● **DATASET RECORDS**
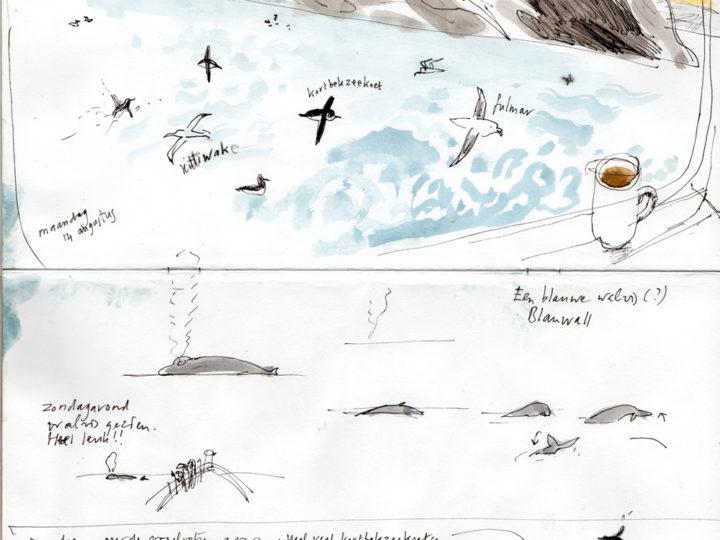 Spitsbergen. Vanuit het raam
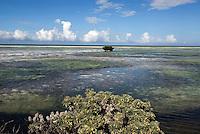 Wattlandschaft zwischen Cayo Coco und Cayo Guillermo, Archipielago de Camagüey, Provinz Ciego de Avila, Cuba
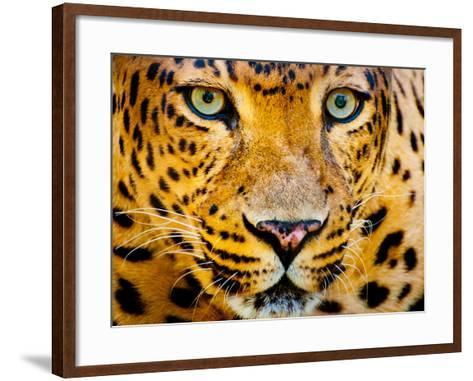 Close up Portrait of Leopard with Intense Eyes-Rob Hainer-Framed Art Print
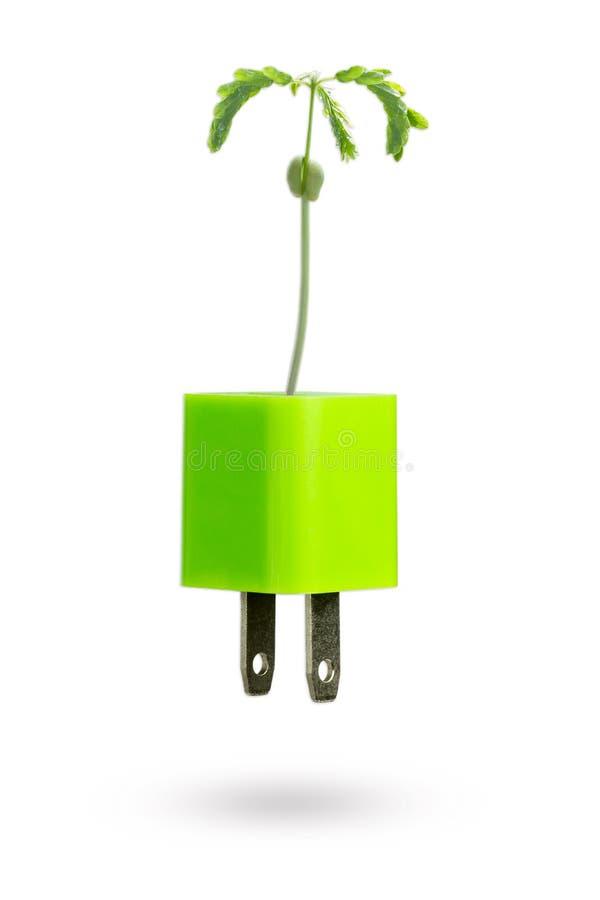 婴孩罗望子树增长在白色背景的绿色usb力量适配器充电器外面 库存图片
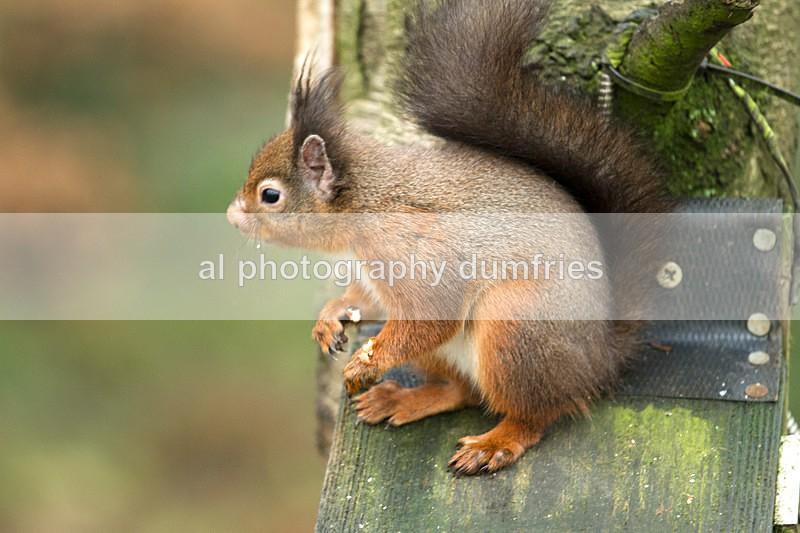 Red Squirrel 9 (disambiguation). - Eskrigg Nature Reserve Lockerbie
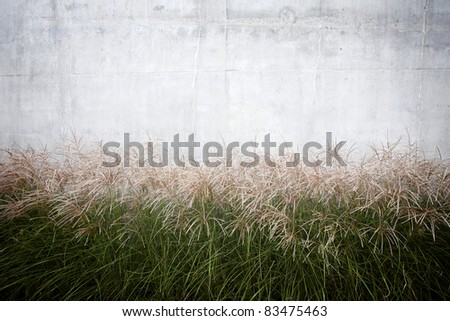 High grass against concrete wall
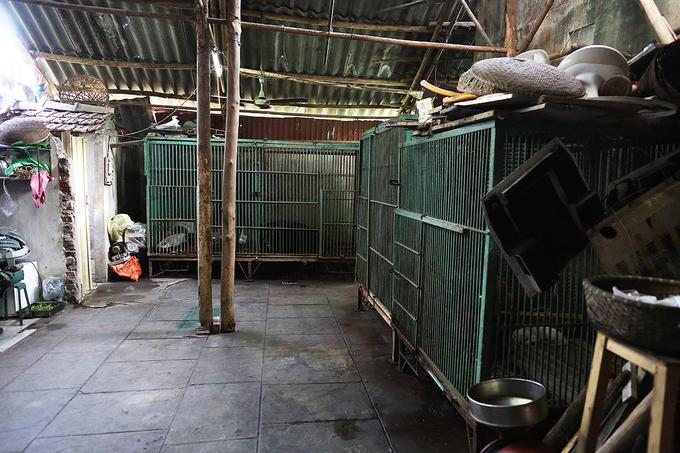 Giải cứu hai con gấu bị nuôi nhốt 18 năm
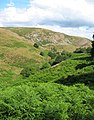 Nant Rhydwilym valley - geograph.org.uk - 211650.jpg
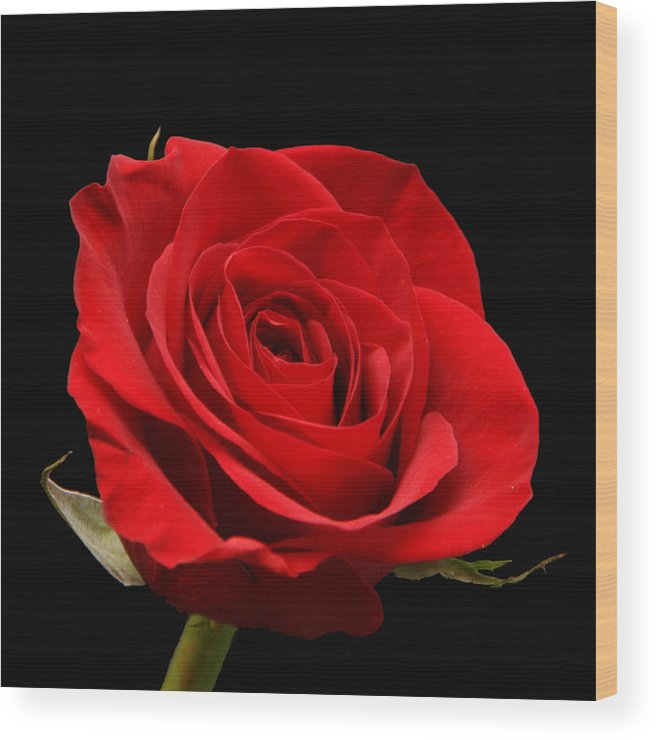 Red Wood Print featuring the photograph Red Rose On Black 1 by George Jones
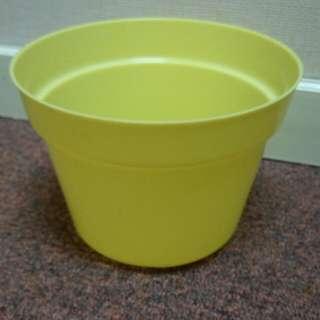 Pot bunga warna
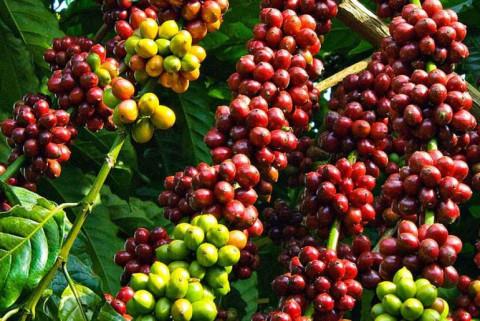 Hôm nay ngày 6/8 giá cà phê giảm nhẹ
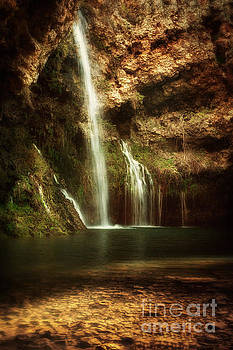 Morning Light at Dripping Springs II by Tamyra Ayles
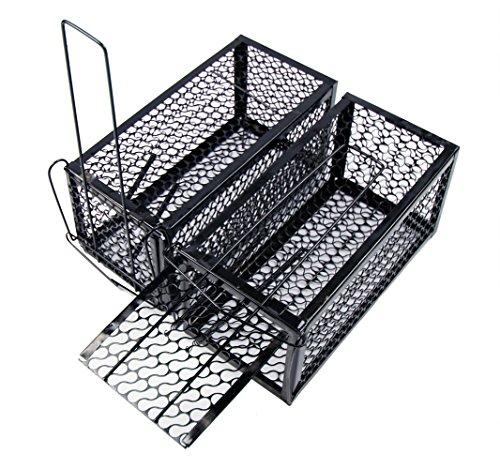 2-x-sundelyr-1-door-easy-mice-rat-rodent-cage-trap-indoor-outdoor-live-catcher-pest-control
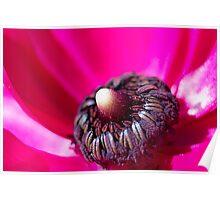 Inside Hot Pink Flower - macro Poster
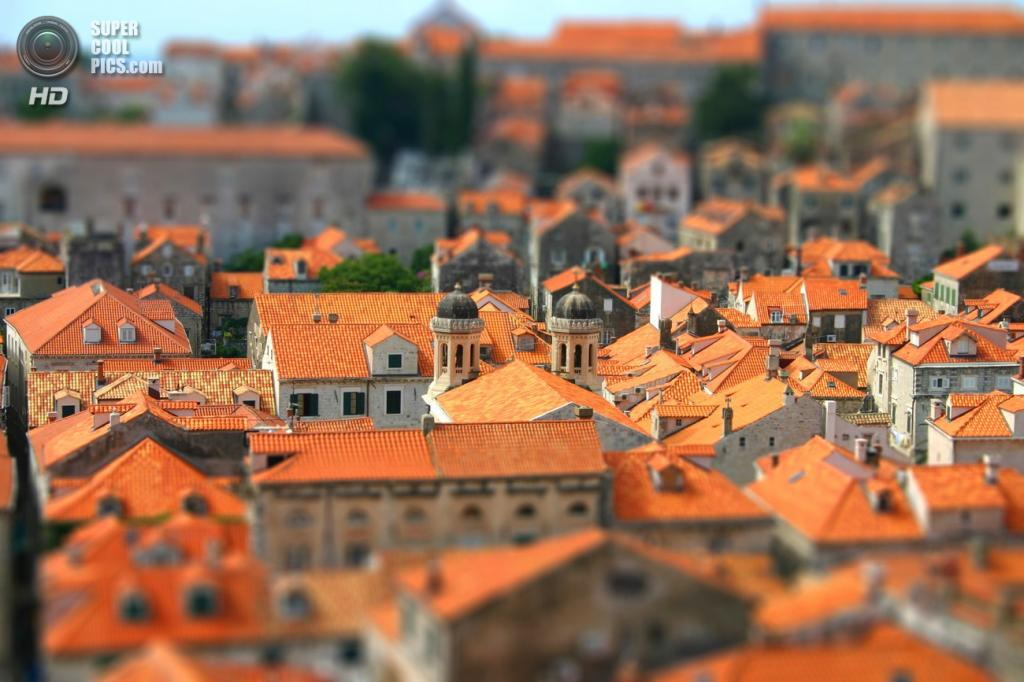 Вид сверху на крыши домов. (Craig Paterson)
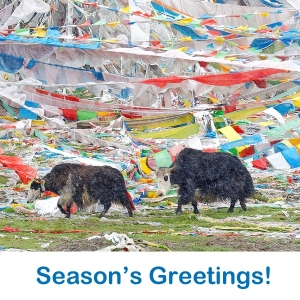 Save time and money by sending ethical eCards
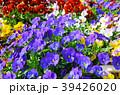 花 ビオラ 花壇の写真 39426020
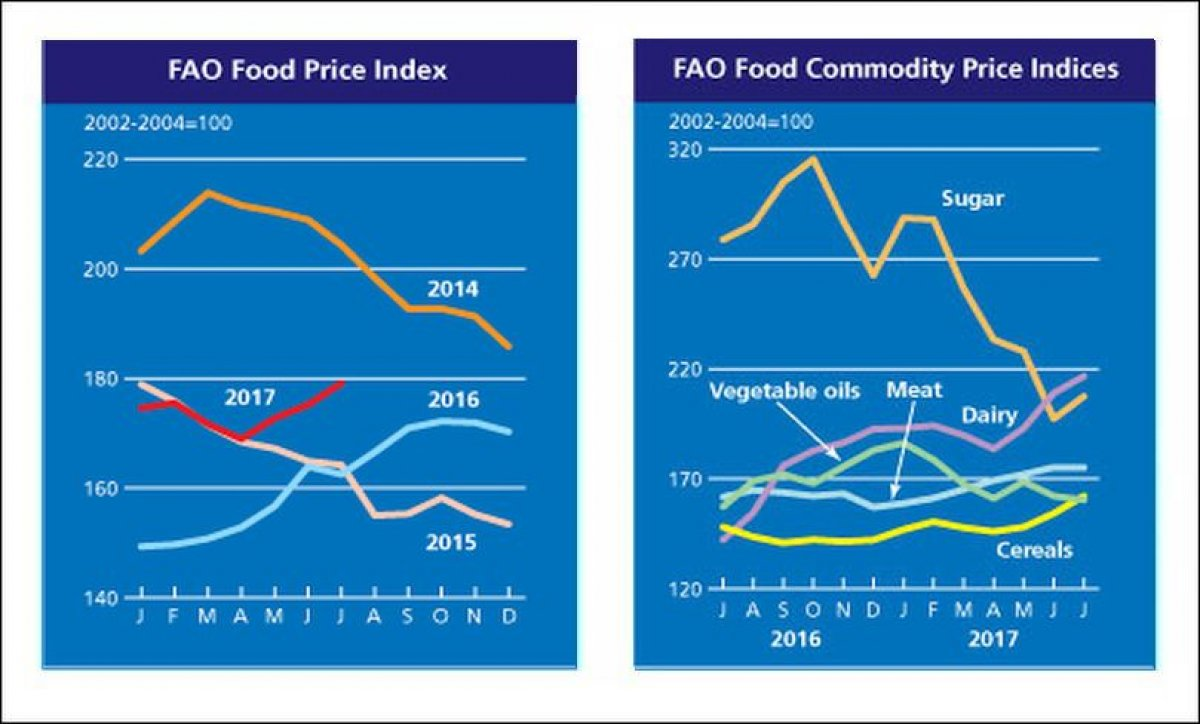 FAO Food Price Index up for the third month in a row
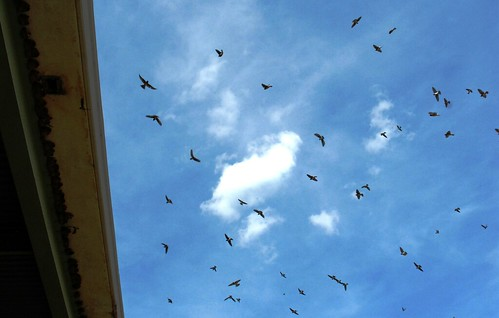 Barn swallow swarm
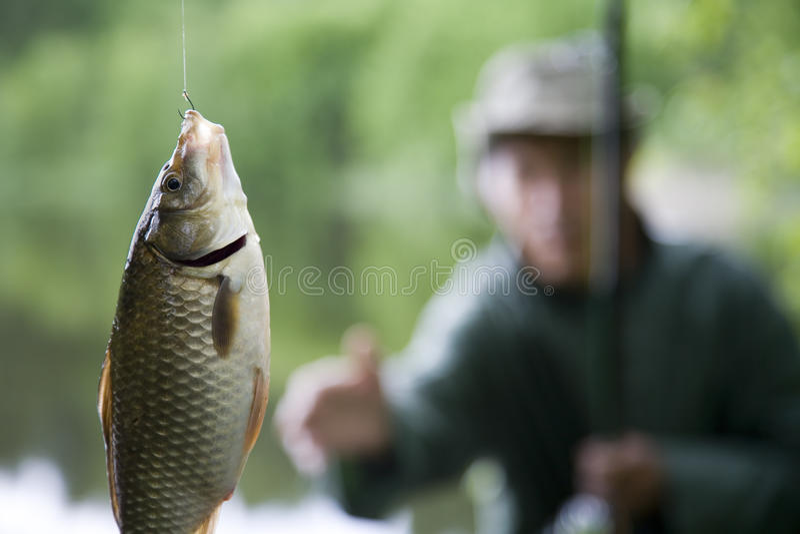 Grote vissen stock foto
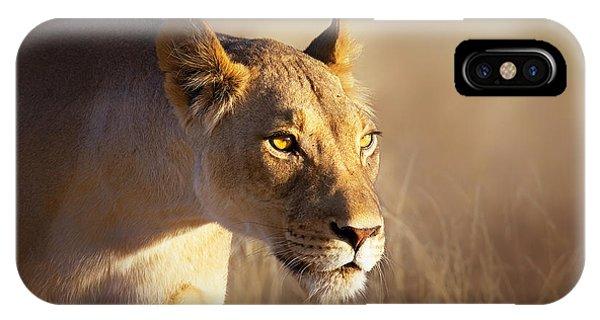 Lioness Portrait-1 IPhone Case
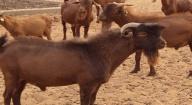 Introduction de la chèvre rousse de Maradi du Niger : 30 sujets en expérimentation à l'Ensa de Thiès
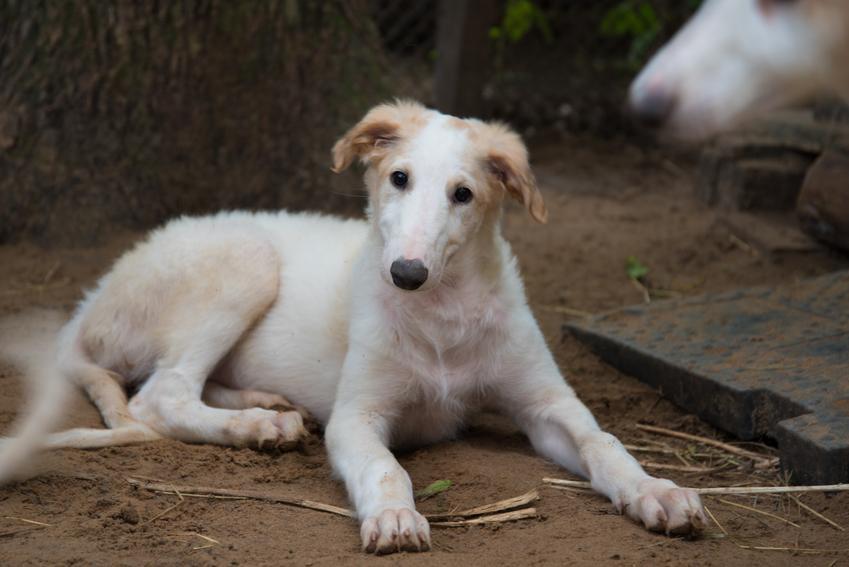 Mały pies rasy borzoj leżący na ziemi, a także szczenię borzoja, szczeniaki i wychowanie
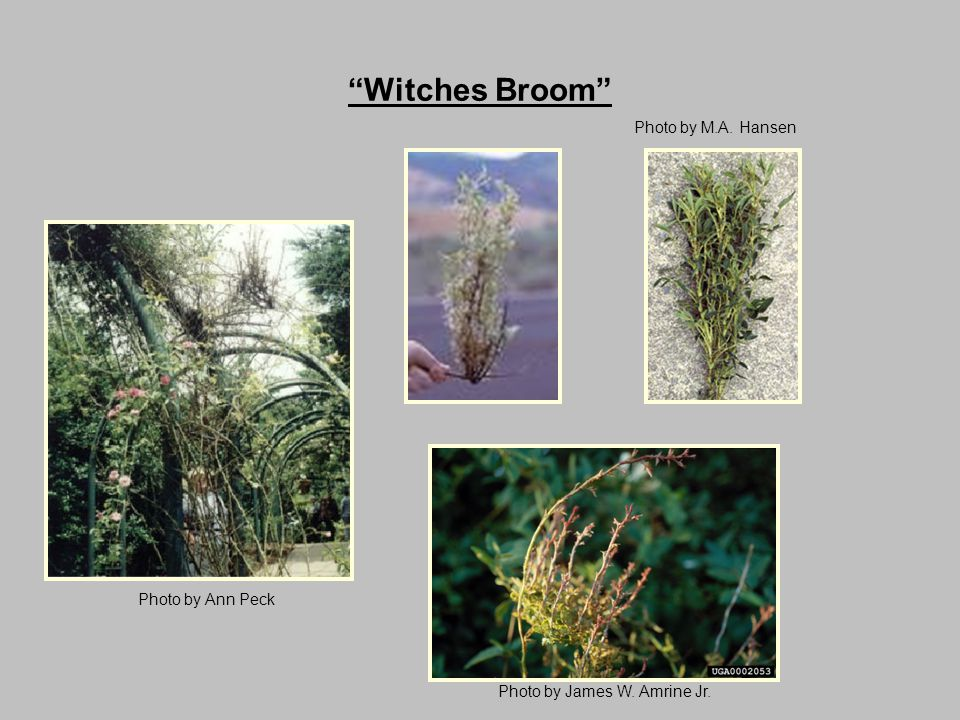 Witches Broom Photo by M.A. Hansen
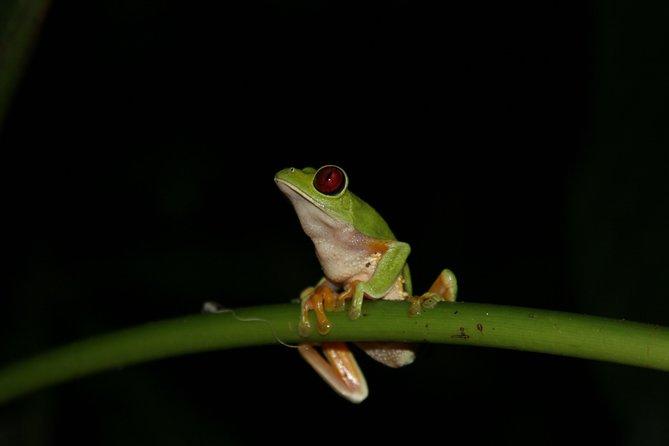 Recorrido nocturno a pie por Manuel Antonio, Quepos, COSTA RICA
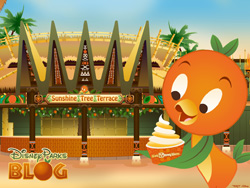 Desktop Wallpaper Featuring Orange Bird in Adventureland at Magic Kingdom Park at Walt Disney World Resort
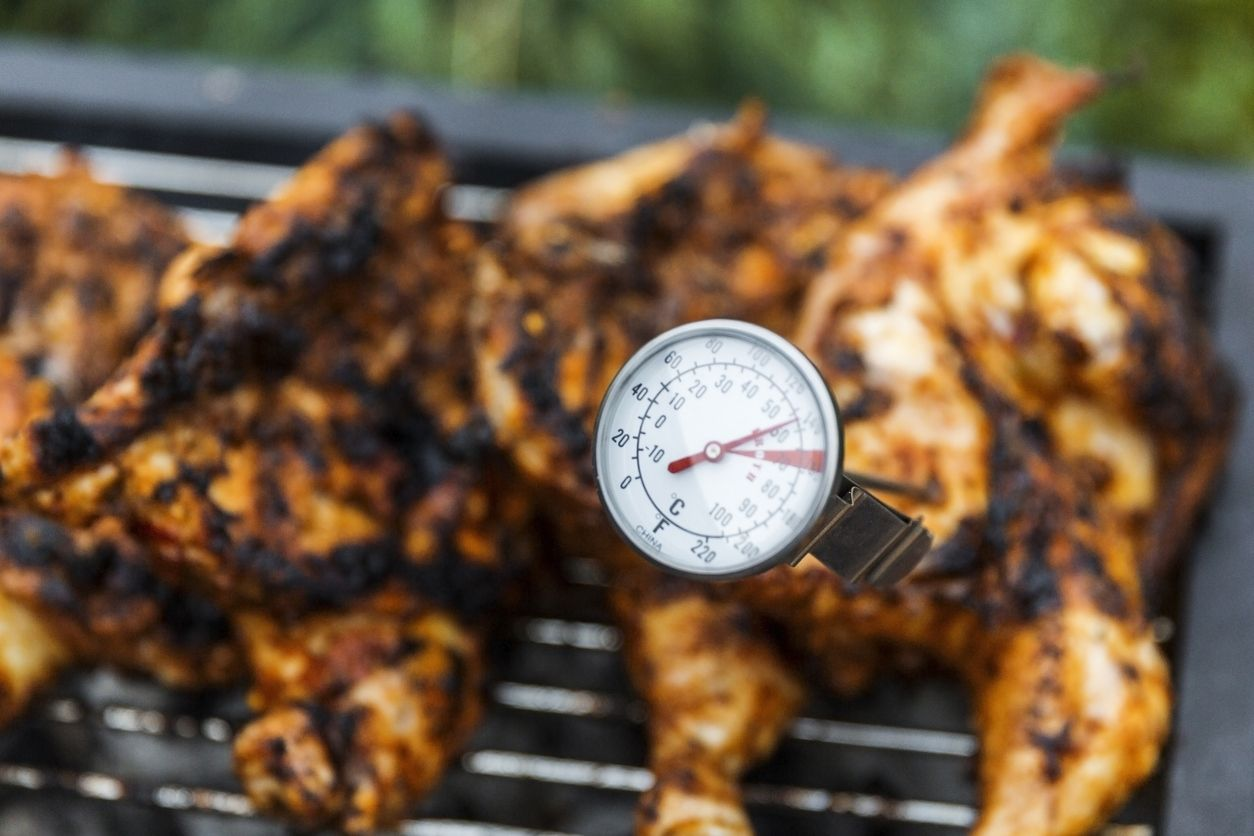 Best Grill Thermometers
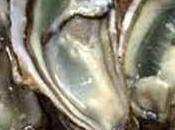 Petits choux farcis huîtres Cancale, anis étoilé Gros Plant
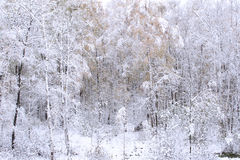 Wood in a snow. Winter. Royalty Free Stock Photos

● **WORK TO BE COMPLETED**
Your answer must be the full listing, copied exactly, with no pictures in it.

● **RESPONSE**
 Spitsbergen. Vanuit het raam
 Wattlandschaft zwischen Cayo Coco und Cayo Guillermo, Archipielago de Camagüey, Provinz Ciego de Avila, Cuba
 Close up Portrait of Leopard with Intense Eyes-Rob Hainer-Framed Art Print
 婴孩罗望子树增长在白色背景的绿色usb力量适配器充电器外面 库存图片
 Red Squirrel 9 (disambiguation). - Eskrigg Nature Reserve Lockerbie
 High grass against concrete wall
 Giải cứu hai con gấu bị nuôi nhốt 18 năm
 Nant Rhydwilym valley - geograph.org.uk - 211650.jpg
 Red Wood Print featuring the photograph Red Rose On Black 1 by George Jones
 Pot bunga warna
 Hôm nay ngày 6/8 giá cà phê giảm nhẹ
 Morning Light at Dripping Springs II by Tamyra Ayles
 2-x-sundelyr-1-door-easy-mice-rat-rodent-cage-trap-indoor-outdoor-live-catcher-pest-control
 Inside Hot Pink Flower - macro Poster
 Вид сверху на крыши домов. (Craig Paterson)
 Save time and money by sending ethical eCards
 花 ビオラ 花壇の写真 39426020
 FAO Food Price Index up for the third month in a row
 Barn swallow swarm
 Grote vissen stock foto
 Lioness Portrait-1 IPhone Case
 Introduction de la chèvre rousse de Maradi du Niger : 30 sujets en expérimentation à l'Ensa de Thiès
 Mały pies rasy borzoj leżący na ziemi, a także szczenię borzoja, szczeniaki i wychowanie
 Witches Broom Photo by M.A. Hansen
 Recorrido nocturno a pie por Manuel Antonio, Quepos, COSTA RICA
 Desktop Wallpaper Featuring Orange Bird in Adventureland at Magic Kingdom Park at Walt Disney World Resort
 Best Grill Thermometers
 Petits choux farcis huîtres Cancale, anis étoilé Gros Plant
 Wood in a snow. Winter. Royalty Free Stock Photos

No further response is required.